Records
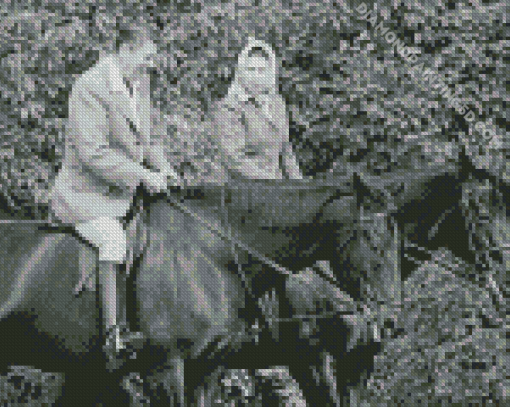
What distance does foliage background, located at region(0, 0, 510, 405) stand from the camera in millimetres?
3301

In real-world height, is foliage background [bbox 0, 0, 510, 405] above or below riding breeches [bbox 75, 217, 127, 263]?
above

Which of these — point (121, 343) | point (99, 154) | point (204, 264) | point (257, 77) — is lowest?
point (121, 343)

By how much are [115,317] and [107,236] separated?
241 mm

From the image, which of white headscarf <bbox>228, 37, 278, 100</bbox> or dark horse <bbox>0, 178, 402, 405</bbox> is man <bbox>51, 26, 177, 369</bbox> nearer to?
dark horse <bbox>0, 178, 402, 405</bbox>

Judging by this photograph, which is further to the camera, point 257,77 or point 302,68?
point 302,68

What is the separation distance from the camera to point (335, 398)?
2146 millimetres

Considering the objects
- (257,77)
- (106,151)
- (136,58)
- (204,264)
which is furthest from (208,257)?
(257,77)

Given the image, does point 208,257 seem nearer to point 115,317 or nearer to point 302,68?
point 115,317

* * *

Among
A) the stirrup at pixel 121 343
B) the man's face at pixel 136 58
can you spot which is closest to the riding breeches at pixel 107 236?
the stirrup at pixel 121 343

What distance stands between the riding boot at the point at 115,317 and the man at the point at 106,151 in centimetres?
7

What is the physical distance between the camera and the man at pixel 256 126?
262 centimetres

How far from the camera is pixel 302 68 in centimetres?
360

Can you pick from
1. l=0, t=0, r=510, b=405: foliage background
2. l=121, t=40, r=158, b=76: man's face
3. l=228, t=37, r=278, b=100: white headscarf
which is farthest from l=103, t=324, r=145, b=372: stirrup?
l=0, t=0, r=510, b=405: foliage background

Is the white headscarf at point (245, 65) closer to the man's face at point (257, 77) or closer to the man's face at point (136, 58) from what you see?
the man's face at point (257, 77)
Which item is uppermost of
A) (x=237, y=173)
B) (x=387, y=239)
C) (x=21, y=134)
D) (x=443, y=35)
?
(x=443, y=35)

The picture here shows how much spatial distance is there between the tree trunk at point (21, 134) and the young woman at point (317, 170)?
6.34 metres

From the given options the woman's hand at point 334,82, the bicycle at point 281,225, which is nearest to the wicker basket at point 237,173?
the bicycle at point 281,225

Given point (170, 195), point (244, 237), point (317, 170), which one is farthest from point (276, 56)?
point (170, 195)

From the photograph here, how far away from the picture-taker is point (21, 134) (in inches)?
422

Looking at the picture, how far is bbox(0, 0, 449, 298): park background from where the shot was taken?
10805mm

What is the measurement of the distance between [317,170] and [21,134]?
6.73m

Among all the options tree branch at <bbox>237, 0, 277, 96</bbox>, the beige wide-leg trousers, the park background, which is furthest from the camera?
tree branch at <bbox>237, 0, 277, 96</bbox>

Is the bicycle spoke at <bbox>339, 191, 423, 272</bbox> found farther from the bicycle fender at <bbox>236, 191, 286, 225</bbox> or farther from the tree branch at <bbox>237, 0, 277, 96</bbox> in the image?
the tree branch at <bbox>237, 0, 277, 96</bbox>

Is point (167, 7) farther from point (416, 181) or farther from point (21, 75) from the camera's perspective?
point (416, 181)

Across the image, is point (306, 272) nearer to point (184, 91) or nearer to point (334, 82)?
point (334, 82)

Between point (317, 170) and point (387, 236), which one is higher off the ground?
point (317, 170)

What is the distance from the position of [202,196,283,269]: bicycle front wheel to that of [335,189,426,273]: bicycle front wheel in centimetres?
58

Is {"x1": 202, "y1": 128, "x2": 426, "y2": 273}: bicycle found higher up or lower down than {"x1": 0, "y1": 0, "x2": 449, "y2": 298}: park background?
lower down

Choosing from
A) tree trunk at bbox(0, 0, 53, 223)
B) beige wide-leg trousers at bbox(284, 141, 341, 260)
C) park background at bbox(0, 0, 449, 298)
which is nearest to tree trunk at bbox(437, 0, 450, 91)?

[Task requirements] Write out the material again from the line containing "Is point (167, 7)" through the line containing "which is nearest to tree", changing "park background" to "lawn background" and leaving everything else as it is.

[The answer]
Is point (167, 7) farther from point (416, 181) or farther from point (21, 75) from the camera's perspective?
point (416, 181)

Across the image, is point (306, 272) nearer to point (184, 91) or nearer to point (334, 82)?
point (334, 82)

Between point (317, 170) and point (387, 236), which one is higher off the ground?
point (317, 170)

What is the distance from the position of [202,196,283,269]: bicycle front wheel to that of [335,189,426,273]: bicycle front wheel in centimetres?
58

Is {"x1": 202, "y1": 128, "x2": 426, "y2": 273}: bicycle found higher up or lower down than {"x1": 0, "y1": 0, "x2": 449, "y2": 298}: lawn background?
lower down

Choosing from
A) tree trunk at bbox(0, 0, 53, 223)
B) beige wide-leg trousers at bbox(284, 141, 341, 260)
C) lawn background at bbox(0, 0, 449, 298)
which is nearest to tree trunk at bbox(437, 0, 450, 91)?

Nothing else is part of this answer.